_PAGE_:
━━━━━━

40 min readJul 3, 2023

When it burns, it grows — Arnold.

This article assumes you have a solid knowledge of JavaScript.

In today’s technology landscape, JavaScript has become ubiquitous, powering applications across various platforms, from web browsers to household appliances. However, as our applications grow in size and complexity, the inherent dynamic nature of JavaScript can lead to a common challenge: uncovering bugs only during runtime, making our codebases fragile and challenging to maintain.

Enter TypeScript, open-sourced in 2012, a typed superset of the JavaScript language created and maintained by Microsoft. Built by Anders Hejlsberg.

This means that it extends JavaScript, adding a number of helpful and productive features to the language, without changing how it works.

Any JavaScript program is also a valid TypeScript program.

Why TypeScript?

Types are foundational to JavaScript; they influence everything about the way you write your programs. But JavaScript’s dynamic type system often makes it easy to introduce bugs by mistakenly referencing variables with the wrong type.

When JavaScript throws exceptions or performs implicit type conversions, it does so at runtime. This means you have to actually run your program to get a useful signal back that you did something invalid.

TypeScript was invented to stop these problems from happening before you even run your code. It uses JavaScript as a base, adds some extra syntax to define types, and provides a tool to transform your code back into JavaScript. The result is a hybrid of a compiler and a linter.

Type Validation

TypeScript serves as a static validation tool similar to ESLint.

The primary objective of such validation tools is to enhance developers’ confidence in their code by ensuring that it behaves as intended and avoids unexpected bugs. TypeScript, with its understanding of type relationships within the codebase, can effectively eliminate certain types of errors and issues. By leveraging TypeScript effectively, developers can significantly reduce the likelihood of encountering specific classes of errors and improve the overall quality and reliability of their code.

━━━━━━

_INFORMATION SHOWN_:
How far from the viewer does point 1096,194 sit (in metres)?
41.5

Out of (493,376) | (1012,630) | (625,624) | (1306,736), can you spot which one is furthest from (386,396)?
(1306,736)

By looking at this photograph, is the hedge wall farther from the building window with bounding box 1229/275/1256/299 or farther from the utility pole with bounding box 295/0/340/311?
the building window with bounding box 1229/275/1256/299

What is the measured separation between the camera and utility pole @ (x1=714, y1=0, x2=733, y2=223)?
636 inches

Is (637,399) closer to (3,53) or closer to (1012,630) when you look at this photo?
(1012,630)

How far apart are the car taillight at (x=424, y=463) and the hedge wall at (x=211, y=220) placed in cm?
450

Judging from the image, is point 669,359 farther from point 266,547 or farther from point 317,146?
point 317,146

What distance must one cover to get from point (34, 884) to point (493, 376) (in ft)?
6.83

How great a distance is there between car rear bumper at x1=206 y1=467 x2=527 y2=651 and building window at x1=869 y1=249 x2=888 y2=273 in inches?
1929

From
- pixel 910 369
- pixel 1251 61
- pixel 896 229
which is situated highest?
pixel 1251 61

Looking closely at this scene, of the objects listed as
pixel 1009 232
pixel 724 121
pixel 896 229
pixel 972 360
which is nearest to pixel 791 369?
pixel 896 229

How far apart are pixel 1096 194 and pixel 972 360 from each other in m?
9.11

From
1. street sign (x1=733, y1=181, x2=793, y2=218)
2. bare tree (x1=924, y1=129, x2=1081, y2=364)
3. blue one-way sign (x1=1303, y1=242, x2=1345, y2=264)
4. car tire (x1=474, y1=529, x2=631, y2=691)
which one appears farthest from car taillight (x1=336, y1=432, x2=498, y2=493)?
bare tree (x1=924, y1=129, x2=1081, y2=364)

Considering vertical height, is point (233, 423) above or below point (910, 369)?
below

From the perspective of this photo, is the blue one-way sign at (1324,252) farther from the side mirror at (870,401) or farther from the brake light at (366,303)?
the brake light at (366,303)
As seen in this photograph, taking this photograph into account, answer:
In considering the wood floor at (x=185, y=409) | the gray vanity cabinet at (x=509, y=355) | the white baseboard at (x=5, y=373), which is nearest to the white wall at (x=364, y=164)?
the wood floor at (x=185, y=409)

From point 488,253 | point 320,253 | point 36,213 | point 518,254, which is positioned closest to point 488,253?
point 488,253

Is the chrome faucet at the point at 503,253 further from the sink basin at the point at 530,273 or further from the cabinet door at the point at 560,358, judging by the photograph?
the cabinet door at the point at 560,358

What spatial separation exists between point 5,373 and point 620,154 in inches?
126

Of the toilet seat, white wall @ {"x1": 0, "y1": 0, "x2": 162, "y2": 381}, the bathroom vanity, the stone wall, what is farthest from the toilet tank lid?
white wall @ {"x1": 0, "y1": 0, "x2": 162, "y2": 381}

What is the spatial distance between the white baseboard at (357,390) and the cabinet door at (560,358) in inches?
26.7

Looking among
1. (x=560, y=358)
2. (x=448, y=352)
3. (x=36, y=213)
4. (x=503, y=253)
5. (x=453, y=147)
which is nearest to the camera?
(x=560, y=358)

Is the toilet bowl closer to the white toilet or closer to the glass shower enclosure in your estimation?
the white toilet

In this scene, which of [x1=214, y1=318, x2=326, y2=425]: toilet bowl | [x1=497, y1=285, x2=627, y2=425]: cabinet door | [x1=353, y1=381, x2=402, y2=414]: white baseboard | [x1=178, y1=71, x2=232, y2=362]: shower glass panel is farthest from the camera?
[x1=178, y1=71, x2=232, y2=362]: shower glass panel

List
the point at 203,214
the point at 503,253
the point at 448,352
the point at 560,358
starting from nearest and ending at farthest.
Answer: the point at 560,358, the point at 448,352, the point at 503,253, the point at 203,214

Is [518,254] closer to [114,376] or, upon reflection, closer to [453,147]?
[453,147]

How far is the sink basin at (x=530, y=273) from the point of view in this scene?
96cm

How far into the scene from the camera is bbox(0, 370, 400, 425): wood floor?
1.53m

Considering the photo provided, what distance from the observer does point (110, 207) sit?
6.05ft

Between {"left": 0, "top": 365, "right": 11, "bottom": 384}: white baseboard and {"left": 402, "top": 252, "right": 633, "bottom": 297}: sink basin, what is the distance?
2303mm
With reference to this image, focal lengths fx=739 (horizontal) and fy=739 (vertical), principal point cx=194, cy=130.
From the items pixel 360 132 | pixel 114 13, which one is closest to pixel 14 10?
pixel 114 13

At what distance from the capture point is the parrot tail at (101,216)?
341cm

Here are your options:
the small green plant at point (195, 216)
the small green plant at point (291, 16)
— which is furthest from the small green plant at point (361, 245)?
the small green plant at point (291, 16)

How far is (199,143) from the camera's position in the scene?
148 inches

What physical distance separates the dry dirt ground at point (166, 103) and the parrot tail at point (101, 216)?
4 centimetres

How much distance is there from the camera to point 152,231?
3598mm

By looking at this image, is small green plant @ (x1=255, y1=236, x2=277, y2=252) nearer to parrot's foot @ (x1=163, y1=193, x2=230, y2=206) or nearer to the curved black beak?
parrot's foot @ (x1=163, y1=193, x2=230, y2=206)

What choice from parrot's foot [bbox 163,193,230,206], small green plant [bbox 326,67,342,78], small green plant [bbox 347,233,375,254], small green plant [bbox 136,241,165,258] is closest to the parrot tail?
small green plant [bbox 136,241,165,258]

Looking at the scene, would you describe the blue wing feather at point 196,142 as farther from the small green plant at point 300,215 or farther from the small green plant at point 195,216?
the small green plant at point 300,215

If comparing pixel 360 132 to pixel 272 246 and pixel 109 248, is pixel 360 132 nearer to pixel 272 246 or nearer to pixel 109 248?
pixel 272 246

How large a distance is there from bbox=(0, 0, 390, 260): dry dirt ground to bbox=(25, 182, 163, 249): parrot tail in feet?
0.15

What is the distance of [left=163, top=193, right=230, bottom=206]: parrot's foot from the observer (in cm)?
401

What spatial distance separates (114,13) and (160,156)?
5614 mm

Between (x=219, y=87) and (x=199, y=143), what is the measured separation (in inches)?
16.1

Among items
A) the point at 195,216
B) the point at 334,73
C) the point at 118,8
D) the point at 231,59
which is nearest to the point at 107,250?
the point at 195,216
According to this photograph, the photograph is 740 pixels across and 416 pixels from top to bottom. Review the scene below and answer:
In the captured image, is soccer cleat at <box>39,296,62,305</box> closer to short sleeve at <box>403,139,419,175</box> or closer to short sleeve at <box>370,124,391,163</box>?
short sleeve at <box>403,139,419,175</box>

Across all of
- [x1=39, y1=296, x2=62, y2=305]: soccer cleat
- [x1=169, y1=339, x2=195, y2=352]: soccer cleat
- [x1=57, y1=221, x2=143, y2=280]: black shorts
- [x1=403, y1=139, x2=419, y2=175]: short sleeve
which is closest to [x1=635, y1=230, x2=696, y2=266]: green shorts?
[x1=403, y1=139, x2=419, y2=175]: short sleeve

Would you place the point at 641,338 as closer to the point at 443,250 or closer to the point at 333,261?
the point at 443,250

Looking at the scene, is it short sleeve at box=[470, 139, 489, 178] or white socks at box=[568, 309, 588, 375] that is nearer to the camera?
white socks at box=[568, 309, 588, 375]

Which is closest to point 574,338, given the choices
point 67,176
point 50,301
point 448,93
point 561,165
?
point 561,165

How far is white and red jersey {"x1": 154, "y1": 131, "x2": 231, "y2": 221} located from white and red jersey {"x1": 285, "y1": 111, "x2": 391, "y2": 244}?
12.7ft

━━━━━━

_SHORT TASK_: Repeat the TypeScript article in full, word for word. The lines are separate material from the TypeScript article.

_WRITTEN SOLUTION_:
40 min readJul 3, 2023

When it burns, it grows — Arnold.

This article assumes you have a solid knowledge of JavaScript.

In today’s technology landscape, JavaScript has become ubiquitous, powering applications across various platforms, from web browsers to household appliances. However, as our applications grow in size and complexity, the inherent dynamic nature of JavaScript can lead to a common challenge: uncovering bugs only during runtime, making our codebases fragile and challenging to maintain.

Enter TypeScript, open-sourced in 2012, a typed superset of the JavaScript language created and maintained by Microsoft. Built by Anders Hejlsberg.

This means that it extends JavaScript, adding a number of helpful and productive features to the language, without changing how it works.

Any JavaScript program is also a valid TypeScript program.

Why TypeScript?

Types are foundational to JavaScript; they influence everything about the way you write your programs. But JavaScript’s dynamic type system often makes it easy to introduce bugs by mistakenly referencing variables with the wrong type.

When JavaScript throws exceptions or performs implicit type conversions, it does so at runtime. This means you have to actually run your program to get a useful signal back that you did something invalid.

TypeScript was invented to stop these problems from happening before you even run your code. It uses JavaScript as a base, adds some extra syntax to define types, and provides a tool to transform your code back into JavaScript. The result is a hybrid of a compiler and a linter.

Type Validation

TypeScript serves as a static validation tool similar to ESLint.

The primary objective of such validation tools is to enhance developers’ confidence in their code by ensuring that it behaves as intended and avoids unexpected bugs. TypeScript, with its understanding of type relationships within the codebase, can effectively eliminate certain types of errors and issues. By leveraging TypeScript effectively, developers can significantly reduce the likelihood of encountering specific classes of errors and improve the overall quality and reliability of their code.